By Marsha Kay Seff
The other day when my friend visited her 88-year-old mother in her retirement home and told her — again — that she couldn’t live on chocolate alone, her mom gave her “the finger.”
Not funny after all Jane had done for her mom, including inviting her into her home for two years, then finding her a succession of appropriate retirement facilities as needed. But I did laugh when I heard the story.
Much of caregiving is frustrating and unrewarding. Often, it’s just plain tough. And we’re certainly not always appreciated for our efforts.
None of us adult children had the luxury of sitting down and deciding whether we wanted the job. It just landed on our plates.

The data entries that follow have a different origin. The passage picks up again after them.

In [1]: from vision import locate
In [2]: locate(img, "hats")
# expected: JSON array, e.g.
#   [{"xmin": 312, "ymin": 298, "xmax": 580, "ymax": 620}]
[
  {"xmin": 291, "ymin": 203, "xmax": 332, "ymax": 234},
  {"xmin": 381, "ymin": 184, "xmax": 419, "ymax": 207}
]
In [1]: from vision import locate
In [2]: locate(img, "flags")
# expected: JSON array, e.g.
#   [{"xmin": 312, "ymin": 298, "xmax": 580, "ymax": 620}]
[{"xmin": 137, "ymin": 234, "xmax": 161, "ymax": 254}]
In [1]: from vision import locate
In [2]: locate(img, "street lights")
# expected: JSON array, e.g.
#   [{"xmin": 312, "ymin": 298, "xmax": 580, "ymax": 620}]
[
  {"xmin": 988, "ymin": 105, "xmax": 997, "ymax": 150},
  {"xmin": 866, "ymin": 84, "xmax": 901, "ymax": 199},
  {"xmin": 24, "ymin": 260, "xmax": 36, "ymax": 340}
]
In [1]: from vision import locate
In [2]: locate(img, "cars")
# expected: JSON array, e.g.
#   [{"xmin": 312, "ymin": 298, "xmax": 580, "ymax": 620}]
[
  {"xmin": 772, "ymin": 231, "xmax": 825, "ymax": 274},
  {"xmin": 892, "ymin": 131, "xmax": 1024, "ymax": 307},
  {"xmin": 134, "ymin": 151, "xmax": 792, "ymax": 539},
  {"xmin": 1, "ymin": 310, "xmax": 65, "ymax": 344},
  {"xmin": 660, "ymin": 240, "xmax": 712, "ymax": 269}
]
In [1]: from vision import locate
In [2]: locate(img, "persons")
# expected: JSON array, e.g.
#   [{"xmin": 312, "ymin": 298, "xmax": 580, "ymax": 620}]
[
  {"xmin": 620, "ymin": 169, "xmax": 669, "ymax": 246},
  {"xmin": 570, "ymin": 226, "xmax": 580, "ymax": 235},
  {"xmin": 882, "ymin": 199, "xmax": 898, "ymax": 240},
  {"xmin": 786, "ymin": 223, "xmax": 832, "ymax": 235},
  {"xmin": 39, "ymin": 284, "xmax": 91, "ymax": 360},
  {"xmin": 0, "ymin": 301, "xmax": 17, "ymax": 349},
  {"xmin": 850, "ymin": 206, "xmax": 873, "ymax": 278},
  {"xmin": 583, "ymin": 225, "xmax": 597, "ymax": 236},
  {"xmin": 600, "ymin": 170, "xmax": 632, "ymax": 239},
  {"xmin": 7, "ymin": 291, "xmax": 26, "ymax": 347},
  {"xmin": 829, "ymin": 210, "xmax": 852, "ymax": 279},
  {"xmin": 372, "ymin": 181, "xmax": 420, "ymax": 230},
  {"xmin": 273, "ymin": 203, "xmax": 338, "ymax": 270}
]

But take on the job we did — some more graciously than others. And I suspect that many envy siblings who choose not to pitch in.
Family caregivers do this often thankless job for an assortment of reasons. We believe we owe it to our parents. We feel responsible for them, because someone needs to be. We’d feel guilty if we didn’t step in. Many see the job as an honor.

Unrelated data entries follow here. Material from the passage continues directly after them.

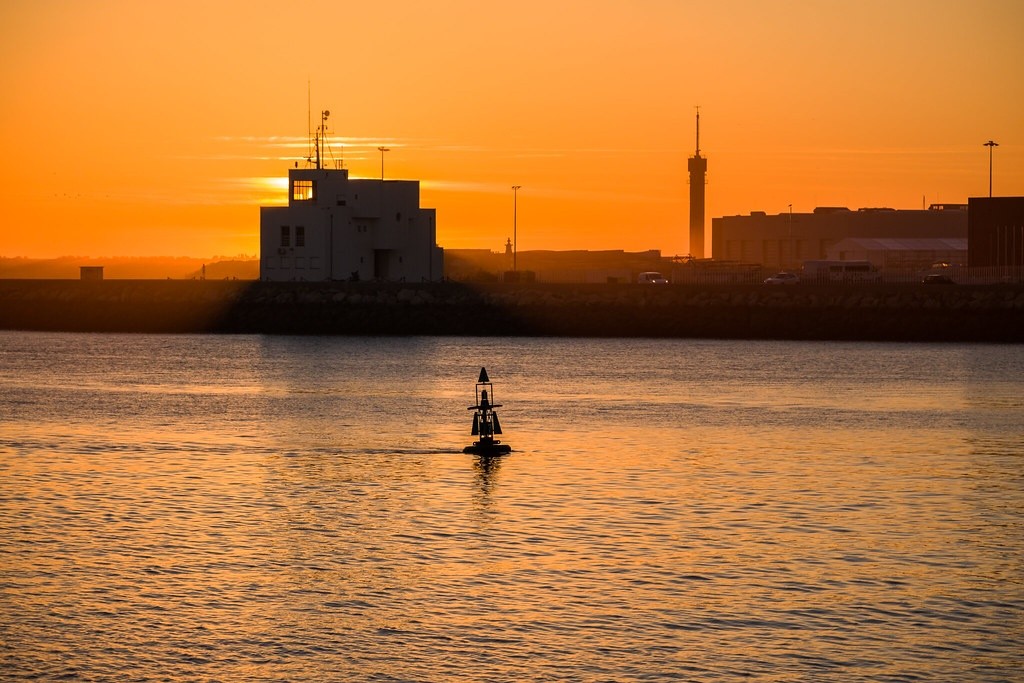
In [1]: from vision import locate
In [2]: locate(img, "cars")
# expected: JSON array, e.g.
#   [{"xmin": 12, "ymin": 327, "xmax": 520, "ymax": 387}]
[
  {"xmin": 638, "ymin": 272, "xmax": 668, "ymax": 285},
  {"xmin": 765, "ymin": 271, "xmax": 800, "ymax": 285},
  {"xmin": 922, "ymin": 274, "xmax": 956, "ymax": 284}
]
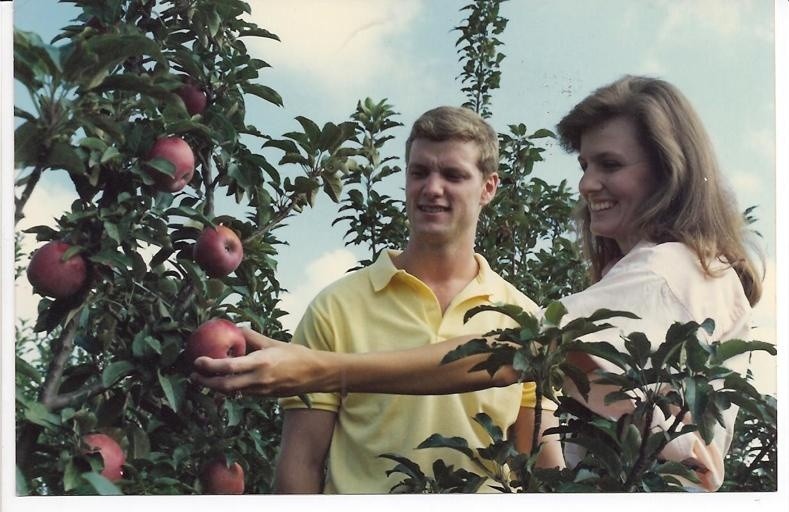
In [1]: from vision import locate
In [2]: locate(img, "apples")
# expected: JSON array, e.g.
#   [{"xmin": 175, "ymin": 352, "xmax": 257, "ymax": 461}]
[
  {"xmin": 193, "ymin": 225, "xmax": 243, "ymax": 278},
  {"xmin": 80, "ymin": 434, "xmax": 126, "ymax": 481},
  {"xmin": 142, "ymin": 137, "xmax": 194, "ymax": 193},
  {"xmin": 175, "ymin": 84, "xmax": 207, "ymax": 117},
  {"xmin": 27, "ymin": 241, "xmax": 86, "ymax": 300},
  {"xmin": 200, "ymin": 461, "xmax": 244, "ymax": 495},
  {"xmin": 185, "ymin": 318, "xmax": 246, "ymax": 378}
]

If we’re lucky, we love our parents and really want to help. And if we’re very lucky, we find some pleasure, satisfaction and joy in the job.
When I first started caring for my parents, my mom and I argued a lot. Eventually, I realized that as long as I was doing the job, it didn’t make sense for both of us to be miserable. This ah-hah moment made things easier for both of us most of the time.

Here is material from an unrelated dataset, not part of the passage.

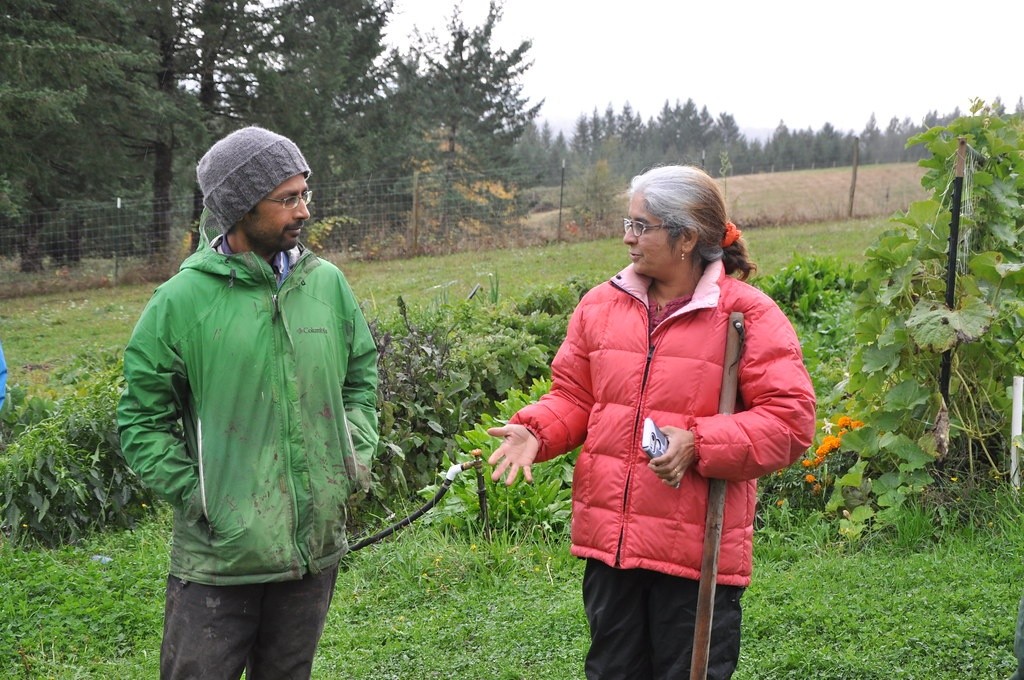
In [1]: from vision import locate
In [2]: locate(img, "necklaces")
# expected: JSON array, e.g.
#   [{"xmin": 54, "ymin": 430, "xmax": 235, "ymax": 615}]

Sure, Mom resented the fact that she’d lost much of her independence and was increasingly dependent on me for her health and welfare. But because of the inevitability, we tried to see the positives.
I made sure we had fun when we were together. When I had to make a decision she didn’t like, we both tried to laugh about it:
“I’m still the mother,” she used to say.
“Yes, but I get the big bucks for making the big decisions,” I answered. “Besides, I’m always right.”
If you’re as fortunate as I was, you’re able to enjoy parts of this roller coaster journey. You might get to know your parents better. You might even garner some insight into why you ended up the way you have. In the end, you’ll probably be satisfied that you did your best.
Like me, your parents might tell you how much you’re loved and appreciated. You might never get “the finger.”